Now I am not a member of any MLB front office. I don’t have years of experience running a team and the Braves front office is certainly made up of individuals much smarter than me. As far as I can tell the Braves plan seems to be to trade Heyward and the Uptons for long term assets like Jenkins and players who can fill the gaps like Miller. The hope would be that Markakis and possibly Bethancourt are able to step in and keep the team in the playoff race. This way the team stays in playoff contention in 2015 while still being in a good position to compete in the longterm.
The flaw in this plan is that I don’t see the team as contending in 2015. The Braves were very bad in 2014, and the current roster seems worse. There is still plenty of time to upgrade the roster this offseason but I am having trouble seeing the team being able to make the kind of upgrades needed to make this team markedly better than it was in 2014. Building for the future is fine, going all in on 2015 is fine, but the Braves seem to be pursuing a medium between the two that I fear will trap the Braves in longterm mediocrity.

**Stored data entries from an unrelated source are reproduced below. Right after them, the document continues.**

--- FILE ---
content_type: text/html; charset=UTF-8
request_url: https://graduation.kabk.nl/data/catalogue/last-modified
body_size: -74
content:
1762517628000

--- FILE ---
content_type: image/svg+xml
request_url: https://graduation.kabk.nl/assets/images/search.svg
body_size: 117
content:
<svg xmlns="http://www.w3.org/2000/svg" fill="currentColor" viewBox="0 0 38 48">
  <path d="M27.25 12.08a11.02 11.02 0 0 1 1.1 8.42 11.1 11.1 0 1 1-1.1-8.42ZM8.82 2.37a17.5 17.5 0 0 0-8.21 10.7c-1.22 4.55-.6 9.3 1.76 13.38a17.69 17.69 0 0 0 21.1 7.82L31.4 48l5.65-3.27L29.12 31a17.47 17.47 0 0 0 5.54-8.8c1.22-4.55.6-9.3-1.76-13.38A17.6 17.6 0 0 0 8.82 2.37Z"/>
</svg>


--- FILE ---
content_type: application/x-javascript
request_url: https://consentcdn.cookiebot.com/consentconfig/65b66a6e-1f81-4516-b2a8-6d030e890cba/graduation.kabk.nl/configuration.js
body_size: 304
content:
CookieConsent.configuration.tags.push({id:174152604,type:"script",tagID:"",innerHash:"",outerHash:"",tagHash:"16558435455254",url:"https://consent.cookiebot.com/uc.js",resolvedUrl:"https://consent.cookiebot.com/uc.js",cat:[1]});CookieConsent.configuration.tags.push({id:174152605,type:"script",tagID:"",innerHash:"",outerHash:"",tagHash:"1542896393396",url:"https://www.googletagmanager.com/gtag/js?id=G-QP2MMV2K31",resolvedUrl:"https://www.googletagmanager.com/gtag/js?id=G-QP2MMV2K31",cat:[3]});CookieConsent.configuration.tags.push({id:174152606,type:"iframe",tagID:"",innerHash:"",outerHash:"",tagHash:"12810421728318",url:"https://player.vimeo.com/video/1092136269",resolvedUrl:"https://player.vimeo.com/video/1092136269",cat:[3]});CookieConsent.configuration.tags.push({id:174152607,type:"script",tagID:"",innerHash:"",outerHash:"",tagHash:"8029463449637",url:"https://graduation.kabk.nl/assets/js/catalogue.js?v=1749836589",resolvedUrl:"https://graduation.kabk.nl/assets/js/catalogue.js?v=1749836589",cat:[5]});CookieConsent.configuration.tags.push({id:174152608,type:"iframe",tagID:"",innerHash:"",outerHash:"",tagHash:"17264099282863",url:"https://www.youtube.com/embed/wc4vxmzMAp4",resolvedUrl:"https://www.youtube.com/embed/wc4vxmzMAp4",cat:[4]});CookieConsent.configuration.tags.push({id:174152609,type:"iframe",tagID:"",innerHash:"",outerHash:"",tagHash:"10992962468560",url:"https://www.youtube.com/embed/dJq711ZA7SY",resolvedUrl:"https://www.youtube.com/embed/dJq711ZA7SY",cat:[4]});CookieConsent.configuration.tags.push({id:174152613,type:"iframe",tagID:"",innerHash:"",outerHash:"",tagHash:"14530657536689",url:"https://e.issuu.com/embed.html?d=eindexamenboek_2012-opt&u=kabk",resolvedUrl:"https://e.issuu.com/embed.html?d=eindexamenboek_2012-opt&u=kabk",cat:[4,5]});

In a vacuum there is nothing wrong with having Nick Markakis as the Braves' right fielder in 2015. He was an average MLB player in 2014 and average players are harder to come by than many people think. The problem is that the signing undermines the positives that came from trading Heyward and locks the Braves into a guy who projects to be worthless before his contract ends. There is still plenty of offseason left for the Braves and it is possible the Braves are in much better shape to contend in 2015 than it seems. Right now it seems like the Braves are headed towards a worst of all possible worlds where they aren't good enough to contend but not setting themselves up for the future either.